К этой книге, к серьезности и строгости ее поэтики (с мыслью о Беньямине, я имею в виду: к суровости ее лишенной ауры прозы; но последовательный отказ от ауры, как, возможно, мы начинаем сегодня понимать, определяет невероятность самой поэзии), к — неустрашимому — потрясению того, чем в ней рискуется, я чувствую себя (или, скорее, знаю), даже если это должно удивлять, очень близким. Не только потому, что, слабый в матеме, хочу ей обучиться (матейн). Но потому, что мысль никак не может обойтись без эмоции, когда видит, что пробуждается та потрясающая сила, которая связана со всяким «нет» полному подчинению. Это великая книга просто потому, что она свободна.

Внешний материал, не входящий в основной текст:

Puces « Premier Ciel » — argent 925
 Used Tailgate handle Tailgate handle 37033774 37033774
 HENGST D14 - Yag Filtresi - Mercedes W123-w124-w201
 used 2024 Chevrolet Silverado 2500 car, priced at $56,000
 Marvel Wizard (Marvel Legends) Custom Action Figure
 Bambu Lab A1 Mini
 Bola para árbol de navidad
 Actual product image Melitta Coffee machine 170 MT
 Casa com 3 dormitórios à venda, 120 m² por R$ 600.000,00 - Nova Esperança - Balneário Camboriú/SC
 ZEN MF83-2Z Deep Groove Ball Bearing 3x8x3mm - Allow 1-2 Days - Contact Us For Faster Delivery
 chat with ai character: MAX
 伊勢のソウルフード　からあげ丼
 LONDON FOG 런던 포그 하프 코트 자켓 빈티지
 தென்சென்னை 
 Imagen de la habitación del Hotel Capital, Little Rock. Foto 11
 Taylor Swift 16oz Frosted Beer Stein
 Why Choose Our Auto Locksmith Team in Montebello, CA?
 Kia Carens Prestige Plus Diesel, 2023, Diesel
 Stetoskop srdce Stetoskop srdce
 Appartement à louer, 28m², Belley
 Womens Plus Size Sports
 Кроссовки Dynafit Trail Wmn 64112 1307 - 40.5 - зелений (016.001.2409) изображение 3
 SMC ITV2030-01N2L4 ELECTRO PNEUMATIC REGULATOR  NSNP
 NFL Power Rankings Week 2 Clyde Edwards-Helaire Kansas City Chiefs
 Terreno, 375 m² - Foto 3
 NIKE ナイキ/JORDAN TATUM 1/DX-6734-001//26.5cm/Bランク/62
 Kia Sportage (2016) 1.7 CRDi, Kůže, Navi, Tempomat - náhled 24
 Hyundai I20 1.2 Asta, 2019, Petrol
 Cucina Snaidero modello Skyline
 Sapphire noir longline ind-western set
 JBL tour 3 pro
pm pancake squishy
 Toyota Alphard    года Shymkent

Я заявляю об этом только для того, чтобы думать о ней, ничем себя не ограничивая. Но все же об этом заявляю.
И, поскольку я должен ввести в нашу дискуссию, теперь я не буду отклоняться от правила: я кратко разъясню это «все же».
(В логике, которую, как мне кажется, я сумел выявить в одной из самых великолепных проз, в поэзии Гельдерлина, самое близкое — это и самое далекое; и я рискнул назвать это гипербологикой, несводимой к какой-либо диалектизации, этой всегда возобновляемой заранее логике долговечного рабства. Это «все же» — то же самое: самое близкое-далекое: свобода.)
Какую-то форму этого «все же» я могу отбросить сравнительно быстро. Но это не происходит столь просто, как можно было бы подумать, вокруг имени Хайдеггера.
Конечно же, я подписываюсь под хайдеггеровским указанием на «закрытие метафизики» («конец философии»), даже если не узнаю себя в «большой современной софистике, которая прибегает к доводу об упадке целокупностей, чтобы с виртуозным тщанием обосноваться в свободной полиморфной игре языков». Но если я подписываюсь под этим указанием, то только исходя из этого мне и кажется справедливым утверждать, что более не осталось возможных тезисов о бытии, иными словами, более нет возможного установления бытия. А ведь как раз это и можно выявить в начале того, что пытается сделать Бадью, — справедливо или нет, скажет он сам. Но если я правильно понимаю, математика, будучи единственным дискурсом о бытии как таковом, неукоснительно уклоняется от любого определения бытия, которое сведено ею к своей — даже не так, к вообще несостоятельной множественности.